POJ2002_Squares (哈希表)

本文出自：blog.csdn.net/svitter

题意

A square is a 4-sided polygon whose sides have equal length and adjacent sides form 90-degree angles. It is also a polygon such that rotating about its centre by 90 degrees gives the same polygon. It is not the only polygon with the latter property, however, as a regular octagon also has this property.
So we all know what a square looks like, but can we find all possible squares that can be formed from a set of stars in a night sky? To make the problem easier, we will assume that the night sky is a 2-dimensional plane, and each star is specified by its x and y coordinates.

一共可以在给出的n个点中找出多少个正方形？

输入输出分析

The input consists of a number of test cases. Each test case starts with the integer n (1 <= n <= 1000) indicating the number of points to follow.
Each of the next n lines specify the x and y coordinates (two integers) of each point.
You may assume that the points are distinct and the magnitudes of the coordinates are less than 20000. The input is terminated when n = 0.

有多组测试数据，每一个测试数据n开始，n <1000说明最多有1000个点。坐标系的横纵坐标不会超过20000, 以n=0结束

算法数据结构分析

本题目用哈希表+简单的分析做～

给出4个点，如果四重循环N**4必然超时，那么枚举两个点来计算出对应的两个点，计算对应点是否存在



计算方法见

getPoint()

函数

计算定应点是否存在的最快速度就是使用hash来查找。把（x+y）mod m，即取余法。最多有1000个点，所以哈希表1000个slot足够。
保险起见，开1010，M取质数1009。

使用拉链法解决冲突，开一个next数组，来保存下标i对应到hash表上，因为最多1000个节点，最糟糕的情况下需要999个卫星表， 所以next数组开·1010即可。

## 任务 1:
请将选文中从“A square is”到“points to follow.”之间的文字（含首尾）一字不差地抄写下来。
## 任务 2:
根据选文回答：
(a) 哈希取余法中的M取的是哪个质数？
(b) 输入在n等于多少时结束？
(c) 用什么方法解决哈希冲突？

## 数据展示:
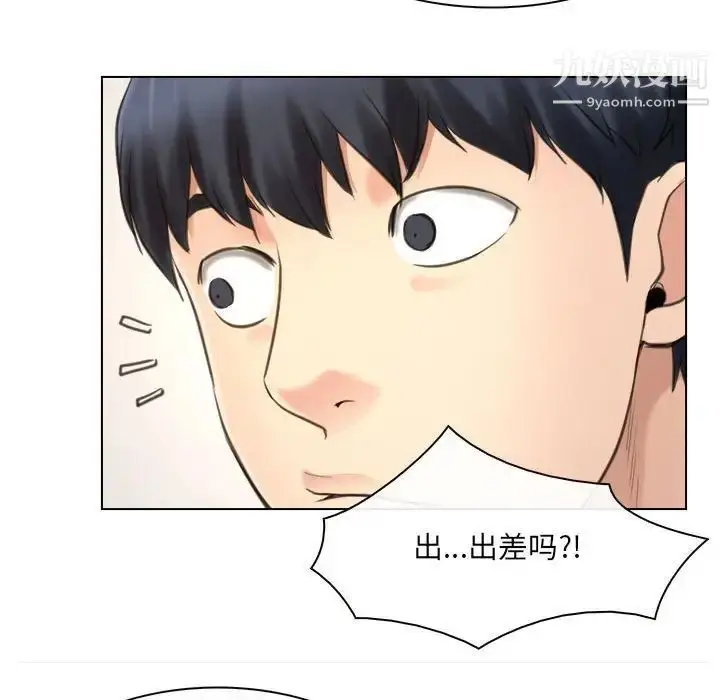 漫画《说你爱我》第9话第51张图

## 解答 1:
A square is a 4-sided polygon whose sides have equal length and adjacent sides form 90-degree angles. It is also a polygon such that rotating about its centre by 90 degrees gives the same polygon. It is not the only polygon with the latter property, however, as a regular octagon also has this property.
So we all know what a square looks like, but can we find all possible squares that can be formed from a set of stars in a night sky? To make the problem easier, we will assume that the night sky is a 2-dimensional plane, and each star is specified by its x and y coordinates.

一共可以在给出的n个点中找出多少个正方形？

输入输出分析

The input consists of a number of test cases. Each test case starts with the integer n (1 <= n <= 1000) indicating the number of points to follow.

## 解答 2:
(a) 1009。
(b) n=0。
(c) 拉链法。